[Text shown]
⟨
Nagash, mate, inflation is an unavoidable fact. Complaining that prices have risen year-on-year is like complaining that winter still follows autumn. I think you'll find that a large proportion of companies have raised their prices, at least the ones that have any long-term strategies.
When the financial crisis hit, lots of banks lost a shedload of cash because of bad loans they had made to 'sub-prime' lenders. These folk had been given mortgages that, after 2 years had the interest 'reset' to something so high that the peple couldn't pay them. Ordinarily that wouldn't be an issue; the bank takes the house and then sells it, making back its money. This time, though, there were so many who couldn't pay that there were so many houses, pushing the house-price down to a point were the banks were unable to make their money back. The only way they could get the money back was to make other borrowers pay more by raising interest rates for everyone. So any company that has bank-loans all of a sudden needed more money to pay for them. It was this last fact that caused all of the problems; the flow of money and credit stopped and nobody could do anything.
The above is why prices rose during the downturn, not anyhting else. Inflation, as far as I know, is caused as money becomes worth less, but more available. The Skellies you use as an example may cost more as a direct comparison, but how much more do they cost as a proportion of the money you actually have? People who work (and I know not all Heretics are workers, but their parents will be for the most part) get a raise every year. This means that, every year companies see that people have more cash and so prices go up. It needs to be said that GW are not some 'bogey-man' who are trying to ruin our lives. They are a bunch of hobbyist who do what they do becuase it is something they love that can be sold to others for a profit. But the profit margin isn't huge; most of what we pay for models goes on the overheads that we don't see. So, to be able to make reality-based price-complaints, we really need to see just what those overheads are and then see if the final price is too high.
GW-bashing has become de-rigour with too many and for no reason at all. The subject of price, as I said above, needs real thought and consideration, not a bunch of people who don't really examine the issue shouting OMG, GW R TEH SUXXORZONE!1!, which is, unfortunately, what many of these threads ulimately become.

GFP


----------



## jackd334 (May 25, 2009)

Jesus people. I started this thread to fid some positive stuff on azhag. So, thankyou very much to those of you who have done this. I was trying to avoid people moaning on about how they DONT like it, and also try and keep it uncluttered with arguments and off topic stuff like the other thread :/


----------



## NagashKhemmler (Apr 28, 2009)
⟩
[Task instructions]
• 1. In the forum thread, what does most of the money paid for models go on?
• 2. Please write out the part of the forum thread that begins at the words "## jackd334 (May" and stops after "(Apr 28, 2009)".
• 3. Write what comes next in the forum thread on model prices, picking up from where it stops.

[Data provided]
⟨
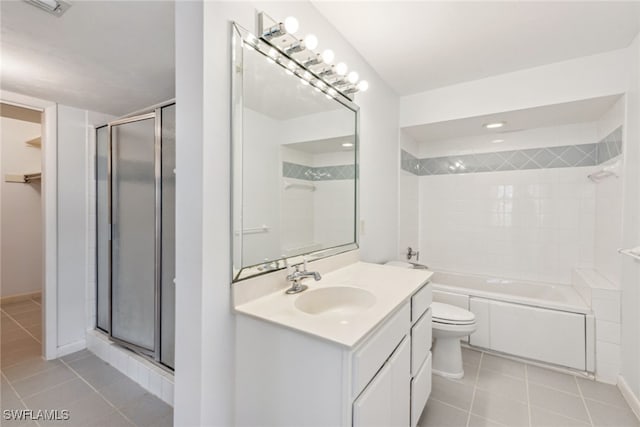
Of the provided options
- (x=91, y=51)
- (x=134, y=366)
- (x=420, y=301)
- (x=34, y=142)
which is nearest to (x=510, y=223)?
(x=420, y=301)

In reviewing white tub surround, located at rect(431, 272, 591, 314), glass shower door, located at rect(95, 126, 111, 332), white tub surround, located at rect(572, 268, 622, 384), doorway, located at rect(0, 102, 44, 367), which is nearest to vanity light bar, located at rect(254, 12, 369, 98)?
glass shower door, located at rect(95, 126, 111, 332)

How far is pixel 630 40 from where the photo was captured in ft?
6.15

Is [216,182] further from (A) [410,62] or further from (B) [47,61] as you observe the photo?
(A) [410,62]

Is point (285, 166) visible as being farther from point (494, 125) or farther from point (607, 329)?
point (607, 329)

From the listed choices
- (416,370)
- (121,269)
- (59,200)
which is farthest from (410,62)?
(59,200)

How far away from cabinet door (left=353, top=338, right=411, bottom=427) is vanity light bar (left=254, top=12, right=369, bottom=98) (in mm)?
1485

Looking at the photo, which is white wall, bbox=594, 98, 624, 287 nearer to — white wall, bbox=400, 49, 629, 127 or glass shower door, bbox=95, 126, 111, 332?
white wall, bbox=400, 49, 629, 127

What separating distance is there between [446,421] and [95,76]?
3142mm

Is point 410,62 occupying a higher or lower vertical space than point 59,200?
higher

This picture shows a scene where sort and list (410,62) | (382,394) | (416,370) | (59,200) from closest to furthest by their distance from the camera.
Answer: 1. (382,394)
2. (416,370)
3. (410,62)
4. (59,200)

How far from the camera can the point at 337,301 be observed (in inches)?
59.9

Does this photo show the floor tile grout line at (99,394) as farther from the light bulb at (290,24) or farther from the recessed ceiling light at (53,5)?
the light bulb at (290,24)

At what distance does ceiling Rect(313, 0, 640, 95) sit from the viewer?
1.60m

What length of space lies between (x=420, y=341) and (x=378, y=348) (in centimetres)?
60
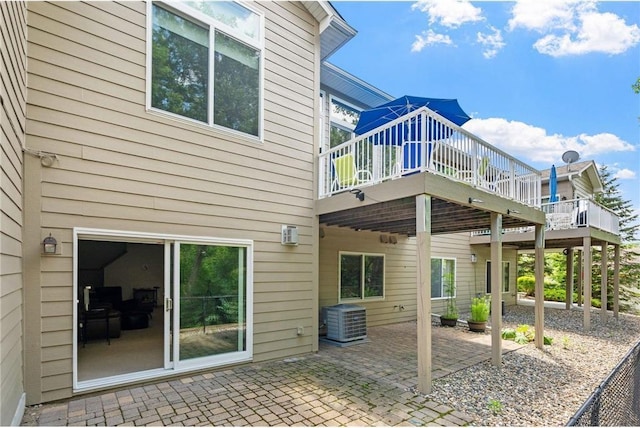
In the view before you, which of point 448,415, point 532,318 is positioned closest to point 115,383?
point 448,415

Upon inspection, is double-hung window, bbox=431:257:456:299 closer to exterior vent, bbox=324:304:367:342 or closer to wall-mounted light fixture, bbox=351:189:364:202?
exterior vent, bbox=324:304:367:342

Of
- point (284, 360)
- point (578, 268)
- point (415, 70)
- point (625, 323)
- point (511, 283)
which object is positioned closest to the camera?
point (284, 360)

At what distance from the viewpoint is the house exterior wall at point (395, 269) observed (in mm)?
8105

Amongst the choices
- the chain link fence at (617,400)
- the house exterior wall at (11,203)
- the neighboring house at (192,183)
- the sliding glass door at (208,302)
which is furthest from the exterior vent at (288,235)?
the chain link fence at (617,400)

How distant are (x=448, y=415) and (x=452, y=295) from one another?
8008mm

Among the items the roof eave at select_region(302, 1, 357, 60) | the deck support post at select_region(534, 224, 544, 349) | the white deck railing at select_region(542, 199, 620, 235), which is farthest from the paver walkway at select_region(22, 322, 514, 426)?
the white deck railing at select_region(542, 199, 620, 235)

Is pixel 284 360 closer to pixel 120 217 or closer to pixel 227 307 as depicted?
pixel 227 307

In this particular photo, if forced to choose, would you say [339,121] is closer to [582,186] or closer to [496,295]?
[496,295]

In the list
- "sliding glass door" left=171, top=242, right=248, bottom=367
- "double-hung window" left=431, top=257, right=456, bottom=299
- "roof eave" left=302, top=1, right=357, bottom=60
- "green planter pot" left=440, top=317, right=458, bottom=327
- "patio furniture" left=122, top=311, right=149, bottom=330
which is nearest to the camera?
"sliding glass door" left=171, top=242, right=248, bottom=367

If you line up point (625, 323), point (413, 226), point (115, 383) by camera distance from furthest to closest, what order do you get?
point (625, 323), point (413, 226), point (115, 383)

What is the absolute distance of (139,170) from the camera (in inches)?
A: 173

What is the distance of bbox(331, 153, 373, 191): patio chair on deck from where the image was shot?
580 centimetres

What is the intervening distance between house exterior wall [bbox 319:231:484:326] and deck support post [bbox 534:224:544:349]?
11.5ft

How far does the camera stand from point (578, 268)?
54.8 ft
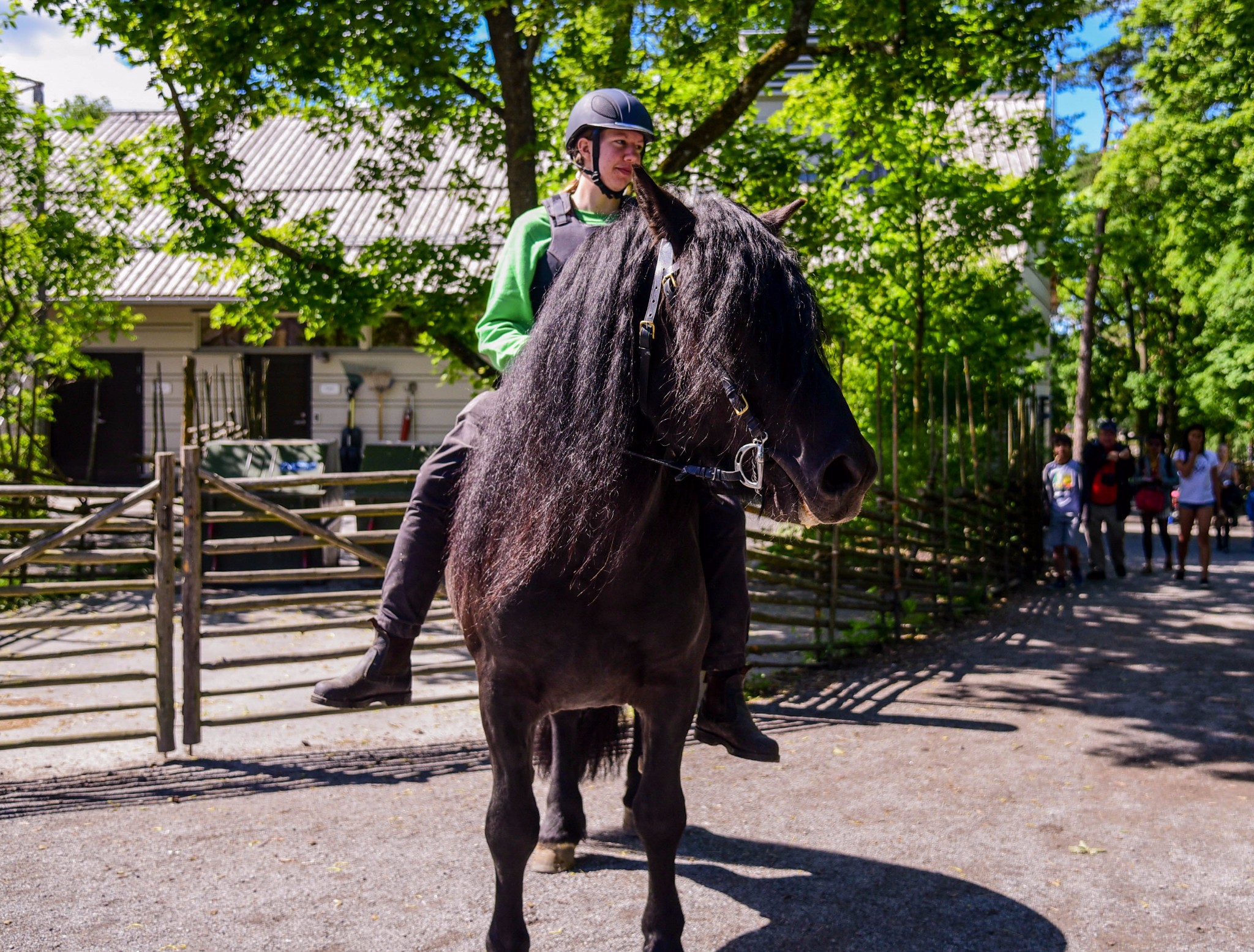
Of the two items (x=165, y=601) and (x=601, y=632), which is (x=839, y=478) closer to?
(x=601, y=632)

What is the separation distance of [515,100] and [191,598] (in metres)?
5.45

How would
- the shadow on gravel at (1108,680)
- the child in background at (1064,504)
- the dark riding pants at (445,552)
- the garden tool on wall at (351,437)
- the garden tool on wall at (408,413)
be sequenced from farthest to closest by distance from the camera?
the garden tool on wall at (408,413)
the garden tool on wall at (351,437)
the child in background at (1064,504)
the shadow on gravel at (1108,680)
the dark riding pants at (445,552)

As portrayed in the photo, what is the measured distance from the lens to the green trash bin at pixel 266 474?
12.0 metres

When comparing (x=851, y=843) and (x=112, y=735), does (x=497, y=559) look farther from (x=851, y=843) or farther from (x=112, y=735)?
(x=112, y=735)

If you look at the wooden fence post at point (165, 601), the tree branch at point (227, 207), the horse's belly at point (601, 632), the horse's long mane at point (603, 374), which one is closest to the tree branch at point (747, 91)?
the tree branch at point (227, 207)

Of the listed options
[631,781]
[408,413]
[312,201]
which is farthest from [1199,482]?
[312,201]

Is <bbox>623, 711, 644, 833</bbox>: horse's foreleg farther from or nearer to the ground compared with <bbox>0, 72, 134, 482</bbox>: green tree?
nearer to the ground

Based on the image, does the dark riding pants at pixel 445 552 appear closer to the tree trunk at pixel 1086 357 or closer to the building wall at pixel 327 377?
the building wall at pixel 327 377

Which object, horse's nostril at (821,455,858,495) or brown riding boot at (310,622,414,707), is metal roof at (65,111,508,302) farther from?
horse's nostril at (821,455,858,495)

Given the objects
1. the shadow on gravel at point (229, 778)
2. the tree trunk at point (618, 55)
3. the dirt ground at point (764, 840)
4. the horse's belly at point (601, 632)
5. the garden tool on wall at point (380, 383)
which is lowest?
the shadow on gravel at point (229, 778)

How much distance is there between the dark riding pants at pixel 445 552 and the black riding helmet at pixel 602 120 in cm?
79

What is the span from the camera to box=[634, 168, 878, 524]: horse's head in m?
2.34

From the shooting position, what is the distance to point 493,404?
326 cm

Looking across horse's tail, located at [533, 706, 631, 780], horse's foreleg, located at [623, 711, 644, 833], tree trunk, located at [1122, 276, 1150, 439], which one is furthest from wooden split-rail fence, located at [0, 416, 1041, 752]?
tree trunk, located at [1122, 276, 1150, 439]
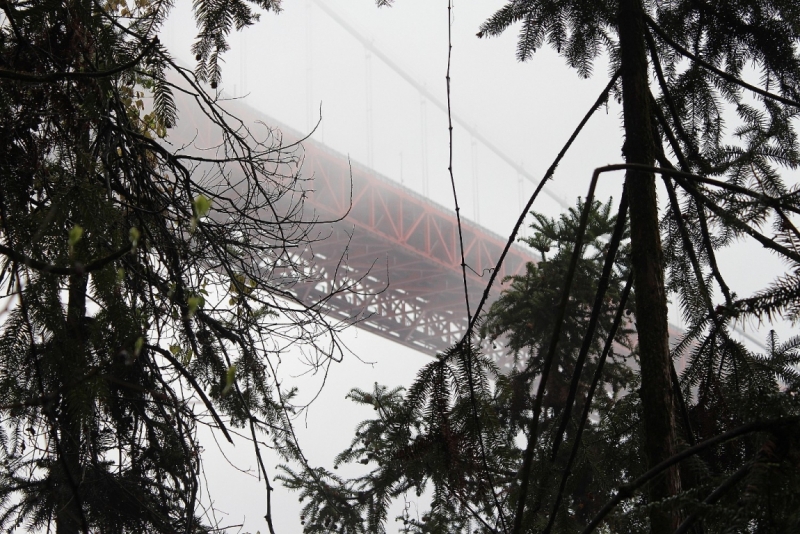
⟩
[Answer list]
• 1. Overheads that we don't see.

• 2.
## jackd334 (May 25, 2009)

Jesus people. I started this thread to fid some positive stuff on azhag. So, thankyou very much to those of you who have done this. I was trying to avoid people moaning on about how they DONT like it, and also try and keep it uncluttered with arguments and off topic stuff like the other thread :/


----------



## NagashKhemmler (Apr 28, 2009)

• 3.
Giant Fossil Penguin said:


> Nagash, mate, inflation is an unavoidable fact. Complaining that prices have risen year-on-year is like complaining that winter still follows autumn. I think you'll find that a large proportion of companies have raised their prices, at least the ones that have any long-term strategies.
> When the financial crisis hit, lots of banks lost a shedload of cash because of bad loans they had made to 'sub-prime' lenders. These folk had been given mortgages that, after 2 years had the interest 'reset' to something so high that the peple couldn't pay them. Ordinarily that wouldn't be an issue; the bank takes the house and then sells it, making back its money. This time, though, there were so many who couldn't pay that there were so many houses, pushing the house-price down to a point were the banks were unable to make their money back. The only way they could get the money back was to make other borrowers pay more by raising interest rates for everyone. So any company that has bank-loans all of a sudden needed more money to pay for them. It was this last fact that caused all of the problems; the flow of money and credit stopped and nobody could do anything.
> The above is why prices rose during the downturn, not anyhting else. Inflation, as far as I know, is caused as money becomes worth less, but more available. The Skellies you use as an example may cost more as a direct comparison, but how much more do they cost as a proportion of the money you actually have? People who work (and I know not all Heretics are workers, but their parents will be for the most part) get a raise every year. This means that, every year companies see that people have more cash and so prices go up. It needs to be said that GW are not some 'bogey-man' who are trying to ruin our lives. They are a bunch of hobbyist who do what they do becuase it is something they love that can be sold to others for a profit. But the profit margin isn't huge; most of what we pay for models goes on the overheads that we don't see. So, to be able to make reality-based price-complaints, we really need to see just what those overheads are and then see if the final price is too high.
> GW-bashing has become de-rigour with too many and for no reason at all. The subject of price, as I said above, needs real thought and consideration, not a bunch of people who don't really examine the issue shouting OMG, GW R TEH SUXXORZONE!1!, which is, unfortunately, what many of these threads ulimately become.
> ...


My complaint actually, isn't specifically against GW raising prices, that is normal. Most companies raise their prices. GW does however raise prices far more often than other companies, regardless of sector.

Inflation is the amount by which prices rise yearly on average. I compared the rate GW increases prices to inflation to show the average that prices have been increasing aproximately on a yearly basis and then compared that to inflation, GW goods have been increasing in price faster. This is bad for the entry level people into the hobby, and especially in Australia, I have noticed that due to this the amount of new gamers coming in to the hobby is far less than previously.

GW in Australia has been investigated more than once for its pricing strategies in relation to its share holders and possible negligence and a friend of mine was on one such review board. (in Australia corporate stupidity is a crime...).

As for the sub prime crisis, I was doing research on it well before the rest of the world heard of the GFC.....

Anyways, my actual major point wasn't that GW was increasing prices too fast, my major and large gripe, is that GW is price gouging Australians compared to other countries, they are deliberately pricing their goods here higher to increase their average margins, as a result Australians are being driven towards grey imports and 'black markets'. I would like to buy that Azhag model as I think it's a great and highly detailed minature, however if I do, it won't be from a GW store in Australia, which was my primary point.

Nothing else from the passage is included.